--- Given data Enclosed Below ---

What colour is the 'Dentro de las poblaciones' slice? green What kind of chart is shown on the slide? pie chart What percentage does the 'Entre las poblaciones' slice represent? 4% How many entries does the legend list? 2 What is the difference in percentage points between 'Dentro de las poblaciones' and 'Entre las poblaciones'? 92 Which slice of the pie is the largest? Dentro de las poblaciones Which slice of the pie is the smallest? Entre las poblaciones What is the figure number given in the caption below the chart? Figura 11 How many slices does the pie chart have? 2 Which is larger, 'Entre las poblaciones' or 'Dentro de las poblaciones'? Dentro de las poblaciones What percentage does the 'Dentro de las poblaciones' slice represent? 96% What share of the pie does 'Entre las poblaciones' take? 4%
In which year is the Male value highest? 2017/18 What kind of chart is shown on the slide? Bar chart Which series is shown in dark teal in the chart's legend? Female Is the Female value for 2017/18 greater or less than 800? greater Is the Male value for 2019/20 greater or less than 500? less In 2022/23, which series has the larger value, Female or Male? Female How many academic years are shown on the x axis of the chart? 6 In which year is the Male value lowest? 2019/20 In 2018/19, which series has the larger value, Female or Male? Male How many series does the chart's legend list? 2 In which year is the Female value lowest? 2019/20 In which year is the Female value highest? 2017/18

--- End of Enclosed Given data ---
--- Given data Enclosed Below ---

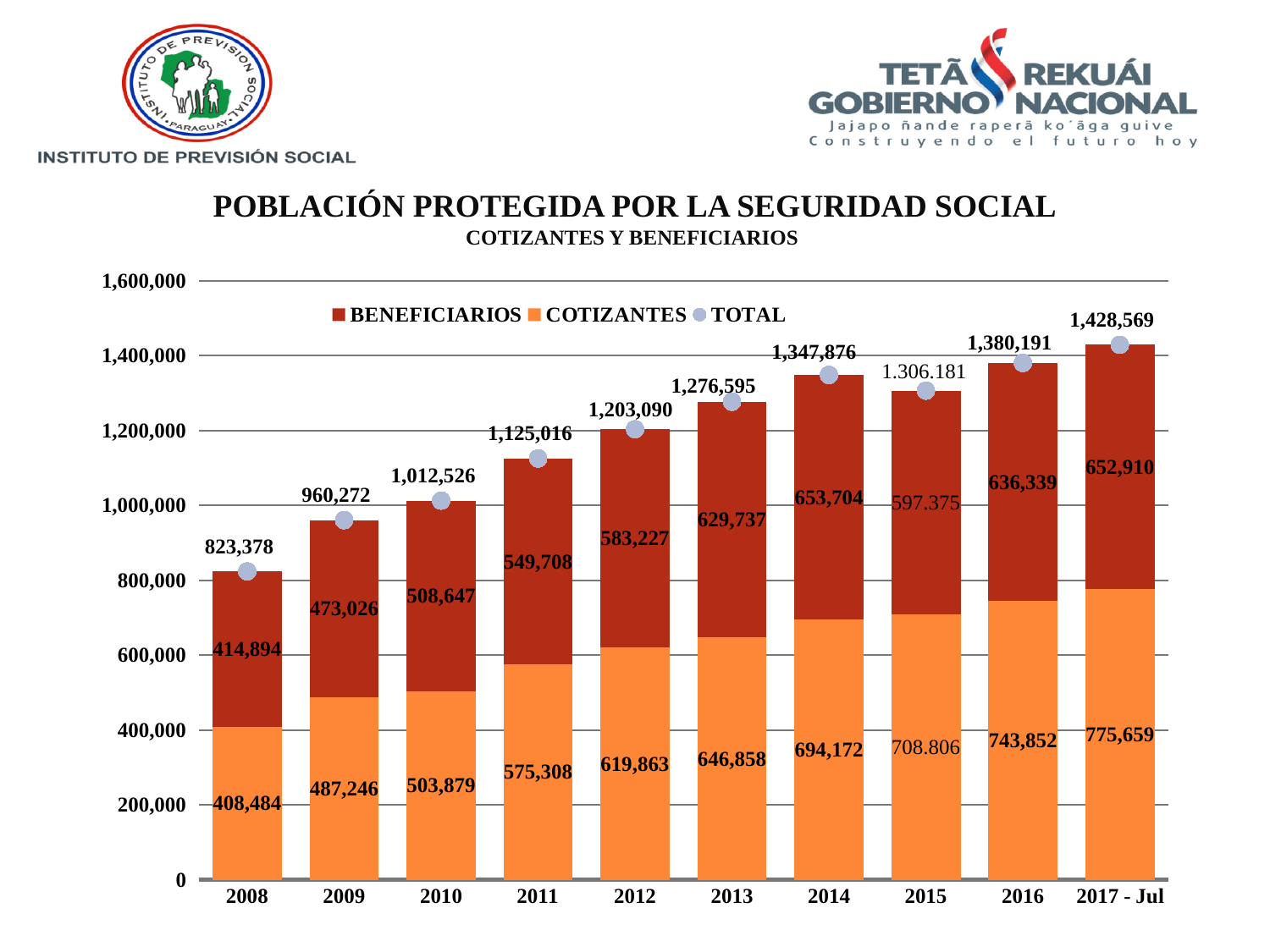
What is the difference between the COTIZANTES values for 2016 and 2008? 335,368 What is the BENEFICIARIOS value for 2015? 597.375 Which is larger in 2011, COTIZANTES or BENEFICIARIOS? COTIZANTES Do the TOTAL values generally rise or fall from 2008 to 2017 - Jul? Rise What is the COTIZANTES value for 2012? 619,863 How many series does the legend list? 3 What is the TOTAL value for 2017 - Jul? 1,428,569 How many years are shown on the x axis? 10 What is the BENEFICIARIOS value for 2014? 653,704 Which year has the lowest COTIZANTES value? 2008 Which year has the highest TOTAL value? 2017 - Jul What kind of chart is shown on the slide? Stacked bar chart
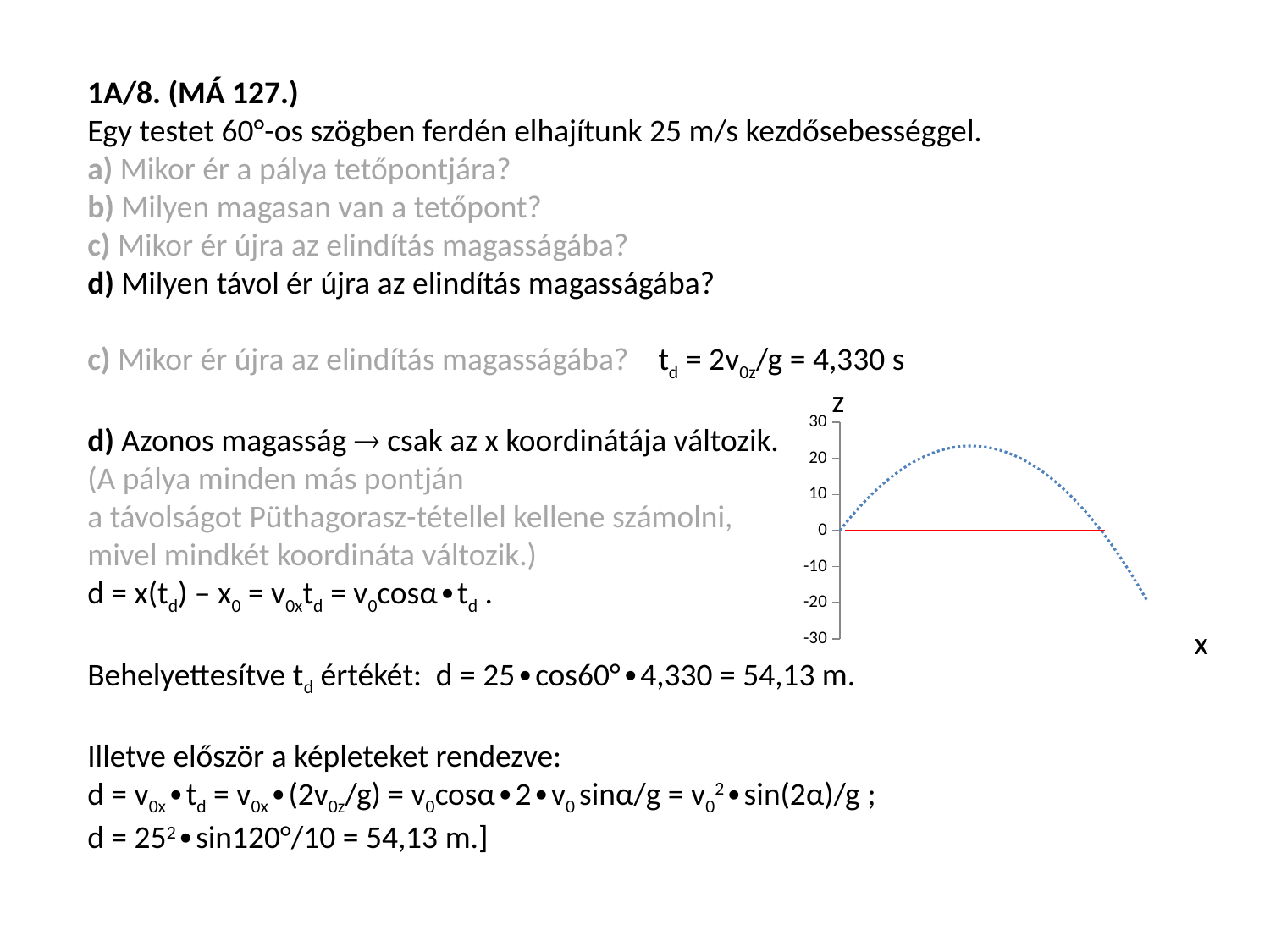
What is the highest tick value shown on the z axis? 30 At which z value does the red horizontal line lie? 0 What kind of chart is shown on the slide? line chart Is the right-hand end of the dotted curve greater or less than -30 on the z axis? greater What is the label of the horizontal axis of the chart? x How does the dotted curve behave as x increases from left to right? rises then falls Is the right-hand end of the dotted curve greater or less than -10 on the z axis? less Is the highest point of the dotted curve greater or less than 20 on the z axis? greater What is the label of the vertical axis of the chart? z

--- End of Enclosed Given data ---
--- Given data Enclosed Below ---

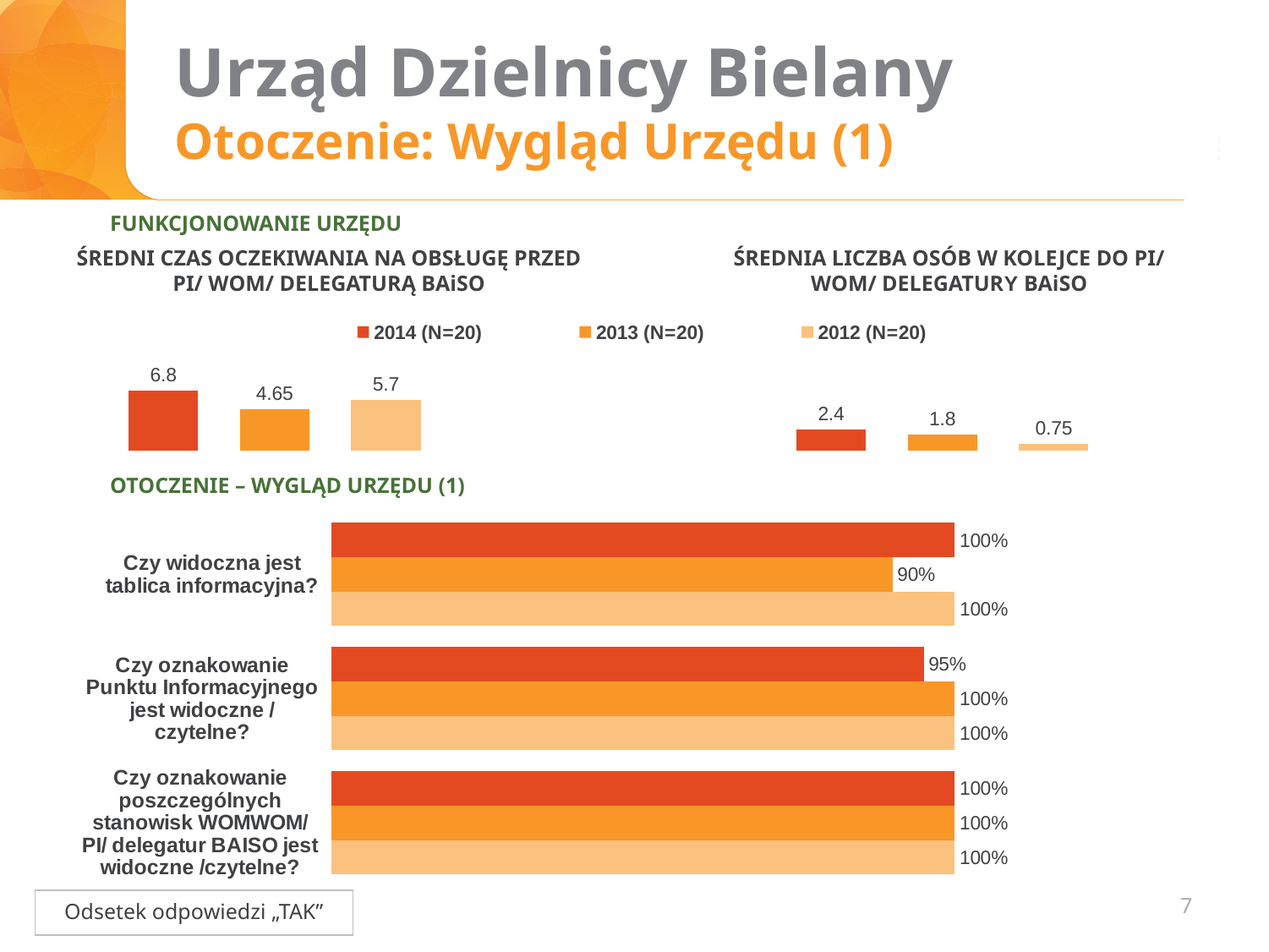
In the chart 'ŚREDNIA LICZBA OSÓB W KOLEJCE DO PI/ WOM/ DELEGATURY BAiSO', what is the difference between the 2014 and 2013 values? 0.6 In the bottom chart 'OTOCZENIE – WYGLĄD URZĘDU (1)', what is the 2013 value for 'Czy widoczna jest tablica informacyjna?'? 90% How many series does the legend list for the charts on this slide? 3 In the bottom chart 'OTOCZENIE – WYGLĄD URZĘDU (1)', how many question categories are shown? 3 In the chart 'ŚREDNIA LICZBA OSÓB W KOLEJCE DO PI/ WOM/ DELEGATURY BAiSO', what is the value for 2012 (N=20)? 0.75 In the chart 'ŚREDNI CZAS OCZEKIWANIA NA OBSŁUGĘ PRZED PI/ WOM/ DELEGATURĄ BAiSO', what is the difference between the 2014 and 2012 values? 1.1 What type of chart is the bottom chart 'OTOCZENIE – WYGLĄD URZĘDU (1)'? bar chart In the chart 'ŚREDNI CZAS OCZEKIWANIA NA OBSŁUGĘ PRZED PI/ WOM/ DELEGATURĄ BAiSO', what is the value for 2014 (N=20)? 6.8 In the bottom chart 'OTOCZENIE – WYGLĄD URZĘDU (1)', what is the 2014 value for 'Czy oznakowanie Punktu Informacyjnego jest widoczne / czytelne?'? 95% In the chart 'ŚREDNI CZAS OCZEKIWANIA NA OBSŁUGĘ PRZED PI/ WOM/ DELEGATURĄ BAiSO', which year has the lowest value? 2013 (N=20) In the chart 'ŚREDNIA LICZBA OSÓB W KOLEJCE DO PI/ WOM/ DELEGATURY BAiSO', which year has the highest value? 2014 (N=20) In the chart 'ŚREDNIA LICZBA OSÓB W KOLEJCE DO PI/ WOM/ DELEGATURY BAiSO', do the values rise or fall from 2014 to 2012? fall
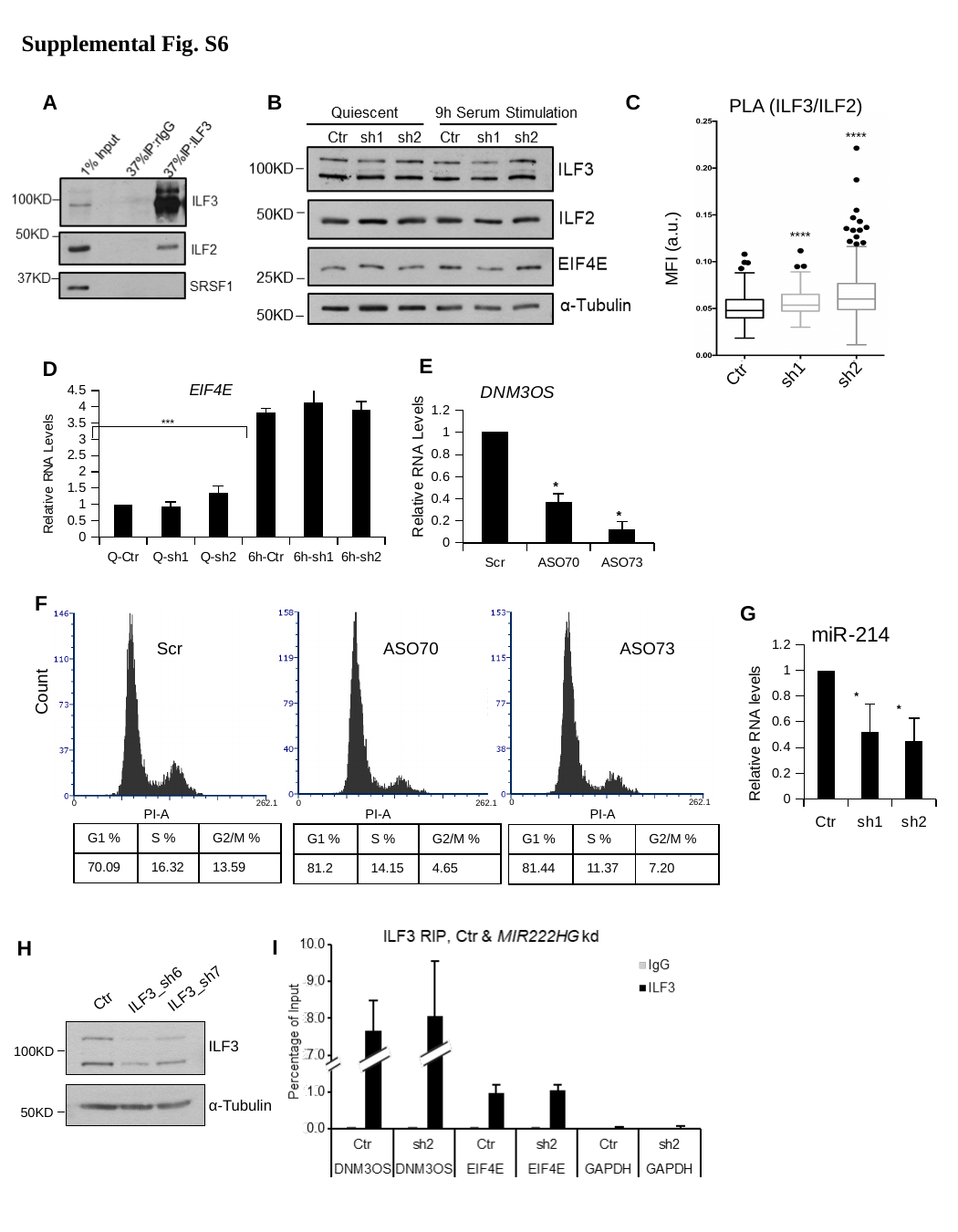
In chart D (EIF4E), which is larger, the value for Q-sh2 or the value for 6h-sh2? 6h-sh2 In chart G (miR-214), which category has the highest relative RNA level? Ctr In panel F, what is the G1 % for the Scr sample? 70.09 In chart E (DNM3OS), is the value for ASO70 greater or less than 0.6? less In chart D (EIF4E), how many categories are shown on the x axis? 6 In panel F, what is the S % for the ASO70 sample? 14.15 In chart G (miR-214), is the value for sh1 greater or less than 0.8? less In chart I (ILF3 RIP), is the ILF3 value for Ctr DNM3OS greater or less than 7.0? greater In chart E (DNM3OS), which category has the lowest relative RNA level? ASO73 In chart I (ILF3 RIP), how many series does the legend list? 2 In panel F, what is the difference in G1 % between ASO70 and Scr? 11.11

--- End of Enclosed Given data ---

Rewrite the rows from the one containing "What colour is" through the one containing "In which year is the Male value highest?", replacing "slide" with "page" and leaving everything else unchanged.

What colour is the 'Dentro de las poblaciones' slice? green What kind of chart is shown on the page? pie chart What percentage does the 'Entre las poblaciones' slice represent? 4% How many entries does the legend list? 2 What is the difference in percentage points between 'Dentro de las poblaciones' and 'Entre las poblaciones'? 92 Which slice of the pie is the largest? Dentro de las poblaciones Which slice of the pie is the smallest? Entre las poblaciones What is the figure number given in the caption below the chart? Figura 11 How many slices does the pie chart have? 2 Which is larger, 'Entre las poblaciones' or 'Dentro de las poblaciones'? Dentro de las poblaciones What percentage does the 'Dentro de las poblaciones' slice represent? 96% What share of the pie does 'Entre las poblaciones' take? 4%
In which year is the Male value highest? 2017/18 What kind of chart is shown on the page? Bar chart Which series is shown in dark teal in the chart's legend? Female Is the Female value for 2017/18 greater or less than 800? greater Is the Male value for 2019/20 greater or less than 500? less In 2022/23, which series has the larger value, Female or Male? Female How many academic years are shown on the x axis of the chart? 6 In which year is the Male value lowest? 2019/20 In 2018/19, which series has the larger value, Female or Male? Male How many series does the chart's legend list? 2 In which year is the Female value lowest? 2019/20 In which year is the Female value highest? 2017/18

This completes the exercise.